▶ **BRANO FORNITO**
____
Al negozio dove lavoro spesso mi capita di dimenticare il metro quando vado a tagliare qualcosa, tipo un tubo per l'acqua. Piuttosto che tornare indietro a prenderlo poggio il tubo da tagliare contro un'altra cosa di cui conosco la lunghezza, tipo un ripiano di uno scaffale che so essere lungo un metro.
Cosa ho fatto? Ho usato una cosa per misurare un'altra cosa. Tenete a mente questo esempio, e ci ritorneremo tra un attimo.
La scorsa settimana abbiamo visto come Adamo ed Eva hanno scoperto di essere nudi. C'è un altro libro dove il protagonista a un certo punto della sua vita si accorge di essere nudo.
“Nudo sono uscito dal grembo di mia madre e nudo tornerò in grembo alla terra...”. (Giobbe 1:21)
Il libro di Giobbe pare sia il più antico della Bibbia, ovvero il primo libro (non Genesi), e ci parla di un uomo ricco, che, ad un certo punto della sua vita, si trova a perdere tutto quello che ha:
“C’era nel paese di Uz un uomo che si chiamava Giobbe. Quest’uomo era integro e retto; temeva Dio e fuggiva il male. Gli erano nati sette figli e tre figlie; possedeva settemila pecore, tremila cammelli, cinquecento paia di buoi, cinquecento asine e una servitù molto numerosa. Quest’uomo era il più grande di tutti gli Orientali.” (Giobbe 1:1-3)
Giobbe era ricco sfondato: tutti lo conoscevano Non solo per i suoi soldi, ma anche per il tipo di persona che era.
“L’orecchio che mi udiva mi diceva beato; l’occhio che mi vedeva mi rendeva testimonianza, perché salvavo il misero che gridava aiuto e l’orfano che non aveva chi lo soccorresse. Scendeva su di me la benedizione di chi stava per perire, facevo esultare il cuore della vedova. La giustizia era il mio vestito e io il suo; la rettitudine era come il mio mantello e il mio turbante. Ero l’occhio del cieco, il piede dello zoppo; ero il padre dei poveri, studiavo a fondo la causa dello sconosciuto. Spezzavo la ganascia al malfattore, gli facevo lasciare la preda che aveva fra i denti.” (Giobbe 29:11-17)
Era ricco, ma era anche giusto; ma soprattutto era un uomo di Dio, che faceva del benessere spirituale suo e della sua famiglia una priorità.
____
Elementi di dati

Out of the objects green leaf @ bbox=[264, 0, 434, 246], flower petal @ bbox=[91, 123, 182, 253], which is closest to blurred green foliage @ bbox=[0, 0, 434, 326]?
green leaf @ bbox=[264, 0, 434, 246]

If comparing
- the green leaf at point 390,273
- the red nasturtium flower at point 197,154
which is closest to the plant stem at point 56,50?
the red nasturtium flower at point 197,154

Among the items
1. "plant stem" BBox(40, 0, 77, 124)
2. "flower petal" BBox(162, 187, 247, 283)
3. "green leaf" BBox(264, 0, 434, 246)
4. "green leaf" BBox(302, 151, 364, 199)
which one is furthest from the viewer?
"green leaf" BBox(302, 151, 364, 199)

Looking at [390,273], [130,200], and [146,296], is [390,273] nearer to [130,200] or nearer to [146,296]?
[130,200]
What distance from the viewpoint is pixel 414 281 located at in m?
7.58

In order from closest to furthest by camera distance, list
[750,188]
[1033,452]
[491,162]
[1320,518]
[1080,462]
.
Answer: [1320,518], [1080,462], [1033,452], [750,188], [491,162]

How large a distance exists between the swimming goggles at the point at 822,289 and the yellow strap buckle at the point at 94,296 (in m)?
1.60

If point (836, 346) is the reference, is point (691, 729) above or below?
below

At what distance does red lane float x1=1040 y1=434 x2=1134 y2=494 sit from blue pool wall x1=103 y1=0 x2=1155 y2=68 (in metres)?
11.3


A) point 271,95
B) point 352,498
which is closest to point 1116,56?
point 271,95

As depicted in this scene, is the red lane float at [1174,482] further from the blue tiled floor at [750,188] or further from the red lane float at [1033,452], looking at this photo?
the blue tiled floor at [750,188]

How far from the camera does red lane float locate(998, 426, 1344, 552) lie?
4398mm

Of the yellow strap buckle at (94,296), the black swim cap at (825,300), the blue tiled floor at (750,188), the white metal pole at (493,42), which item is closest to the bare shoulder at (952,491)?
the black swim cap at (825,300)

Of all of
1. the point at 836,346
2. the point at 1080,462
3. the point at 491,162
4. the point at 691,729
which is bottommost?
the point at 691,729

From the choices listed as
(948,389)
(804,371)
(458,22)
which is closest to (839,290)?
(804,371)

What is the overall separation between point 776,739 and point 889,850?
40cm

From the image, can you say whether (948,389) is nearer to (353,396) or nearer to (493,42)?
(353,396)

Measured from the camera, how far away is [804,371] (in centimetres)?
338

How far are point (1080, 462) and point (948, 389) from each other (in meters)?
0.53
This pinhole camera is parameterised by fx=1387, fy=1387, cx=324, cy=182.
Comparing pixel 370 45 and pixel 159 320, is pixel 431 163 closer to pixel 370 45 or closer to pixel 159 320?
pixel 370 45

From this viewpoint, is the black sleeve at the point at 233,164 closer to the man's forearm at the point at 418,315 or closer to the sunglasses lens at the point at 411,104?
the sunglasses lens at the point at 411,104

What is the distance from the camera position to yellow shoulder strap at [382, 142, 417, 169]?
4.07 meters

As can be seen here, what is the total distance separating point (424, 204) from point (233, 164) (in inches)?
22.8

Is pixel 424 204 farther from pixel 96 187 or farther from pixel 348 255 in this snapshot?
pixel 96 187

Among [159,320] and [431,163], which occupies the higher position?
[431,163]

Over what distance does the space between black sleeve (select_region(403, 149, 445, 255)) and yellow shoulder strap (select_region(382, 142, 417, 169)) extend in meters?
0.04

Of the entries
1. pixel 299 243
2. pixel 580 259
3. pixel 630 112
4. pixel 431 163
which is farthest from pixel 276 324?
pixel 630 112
____
▶ **CONSEGNA**
Riprenda il brano su Giobbe e lo prosegua a partire dall'ultima frase riportata.

▶ **RISPOSTA ATTESA**
“I suoi figli erano soliti andare gli uni dagli altri e a turno organizzavano una festa; e mandavano a chiamare le loro tre sorelle perché venissero a mangiare e a bere con loro. Quando i giorni della festa terminavano, Giobbe li faceva venire per purificarli; si alzava di buon mattino e offriva un olocausto per ciascuno di essi, perché diceva: «Può darsi che i miei figli abbiano peccato e abbiano rinnegato Dio in cuor loro». Giobbe faceva sempre così.” (Giobbe 1:4-5)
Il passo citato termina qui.